ASA one-pager on importance of patient cultivation
Ariz. Governor Restarts State Dispensary Program
Arizona’s medical cannabis dispensary program should be restarting soon after a hiatus. A week after a federal court dismissed Arizona’s lawsuit over its state medical cannabis law, Govrenor Jan Brewer not only announced she will not re-file the suit but directed the state Department of Health Services to begin processing dispensary applications and issuing licenses as soon as a state lawsuit is resolved.
A prospective operator of dispensaries in Arizona filed suit against the state when the program was suspended by Gov. Brewer.

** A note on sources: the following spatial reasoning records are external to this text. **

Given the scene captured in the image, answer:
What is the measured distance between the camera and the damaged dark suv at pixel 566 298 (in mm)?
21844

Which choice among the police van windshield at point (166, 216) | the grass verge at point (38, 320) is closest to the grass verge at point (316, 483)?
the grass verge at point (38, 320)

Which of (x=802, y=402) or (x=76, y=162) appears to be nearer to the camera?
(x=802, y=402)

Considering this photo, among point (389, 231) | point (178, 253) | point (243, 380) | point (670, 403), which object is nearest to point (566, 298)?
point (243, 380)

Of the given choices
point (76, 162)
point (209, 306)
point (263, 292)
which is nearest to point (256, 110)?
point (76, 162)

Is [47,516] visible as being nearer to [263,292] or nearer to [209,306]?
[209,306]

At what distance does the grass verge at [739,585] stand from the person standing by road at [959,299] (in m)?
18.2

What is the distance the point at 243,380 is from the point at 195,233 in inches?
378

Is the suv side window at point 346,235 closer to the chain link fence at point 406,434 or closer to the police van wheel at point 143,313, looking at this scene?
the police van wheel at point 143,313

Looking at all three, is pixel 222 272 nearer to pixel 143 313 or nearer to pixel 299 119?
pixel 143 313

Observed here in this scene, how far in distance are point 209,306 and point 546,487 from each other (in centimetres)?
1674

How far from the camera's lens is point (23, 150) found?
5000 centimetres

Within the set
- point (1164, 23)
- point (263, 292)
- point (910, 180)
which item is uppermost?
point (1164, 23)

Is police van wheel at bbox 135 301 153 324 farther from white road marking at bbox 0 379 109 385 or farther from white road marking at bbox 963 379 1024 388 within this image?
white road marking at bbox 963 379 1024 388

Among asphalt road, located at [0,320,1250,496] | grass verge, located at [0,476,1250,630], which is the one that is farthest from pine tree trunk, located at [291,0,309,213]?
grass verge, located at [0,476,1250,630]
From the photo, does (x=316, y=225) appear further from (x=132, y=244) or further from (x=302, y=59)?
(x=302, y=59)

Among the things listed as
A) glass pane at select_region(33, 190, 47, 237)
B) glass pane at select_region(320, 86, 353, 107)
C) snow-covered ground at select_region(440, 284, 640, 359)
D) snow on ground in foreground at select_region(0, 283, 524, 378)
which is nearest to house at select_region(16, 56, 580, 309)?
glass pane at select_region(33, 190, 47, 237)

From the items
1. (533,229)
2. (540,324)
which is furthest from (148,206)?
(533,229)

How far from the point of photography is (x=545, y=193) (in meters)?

Gov. Brewer has actively worked to thwart the program voters established via initiative. She sued the federal government over her state’s law in a legal action the Justice Department regarded as unusual and the federal judge dismissed.
Gov. Brewer has also asked the U.S. Attorney for Arizona for guidance on the federal government’s position on state employees regulating dispensaries. Federal prosecutors in several states have sent threatening letters to state and local officials warning that they could be prosecuted under federal law for implementing state medical cannabis laws.
“We’re glad Governor Brewer has recognized her obligation to implement the laws of her state, even the ones she may not personally endorse,” said ASA Executive Director Steph Sherer. “Federal threats aimed at interfering with the sworn duty of state officials are unconstitutional, and no one should hide behind them.”